Exercise directions: Would you print the records as they stand, down to the last character?
═════ Available data ═════
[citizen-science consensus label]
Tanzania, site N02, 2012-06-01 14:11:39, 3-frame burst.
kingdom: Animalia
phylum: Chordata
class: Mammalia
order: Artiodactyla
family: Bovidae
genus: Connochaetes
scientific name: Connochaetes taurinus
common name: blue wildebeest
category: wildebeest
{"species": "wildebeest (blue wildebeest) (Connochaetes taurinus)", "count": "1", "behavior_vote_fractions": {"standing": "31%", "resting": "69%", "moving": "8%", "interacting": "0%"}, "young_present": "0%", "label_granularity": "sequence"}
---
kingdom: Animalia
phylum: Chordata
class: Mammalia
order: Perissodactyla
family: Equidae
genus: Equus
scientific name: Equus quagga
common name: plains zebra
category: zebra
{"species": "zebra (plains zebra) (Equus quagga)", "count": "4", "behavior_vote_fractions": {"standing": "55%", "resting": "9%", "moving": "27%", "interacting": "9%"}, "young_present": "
═════
Output of the exercise:
[citizen-science consensus label]
Tanzania, site N02, 2012-06-01 14:11:39, 3-frame burst.
kingdom: Animalia
phylum: Chordata
class: Mammalia
order: Artiodactyla
family: Bovidae
genus: Connochaetes
scientific name: Connochaetes taurinus
common name: blue wildebeest
category: wildebeest
{"species": "wildebeest (blue wildebeest) (Connochaetes taurinus)", "count": "1", "behavior_vote_fractions": {"standing": "31%", "resting": "69%", "moving": "8%", "interacting": "0%"}, "young_present": "0%", "label_granularity": "sequence"}
---
kingdom: Animalia
phylum: Chordata
class: Mammalia
order: Perissodactyla
family: Equidae
genus: Equus
scientific name: Equus quagga
common name: plains zebra
category: zebra
{"species": "zebra (plains zebra) (Equus quagga)", "count": "4", "behavior_vote_fractions": {"standing": "55%", "resting": "9%", "moving": "27%", "interacting": "9%"}, "young_present": "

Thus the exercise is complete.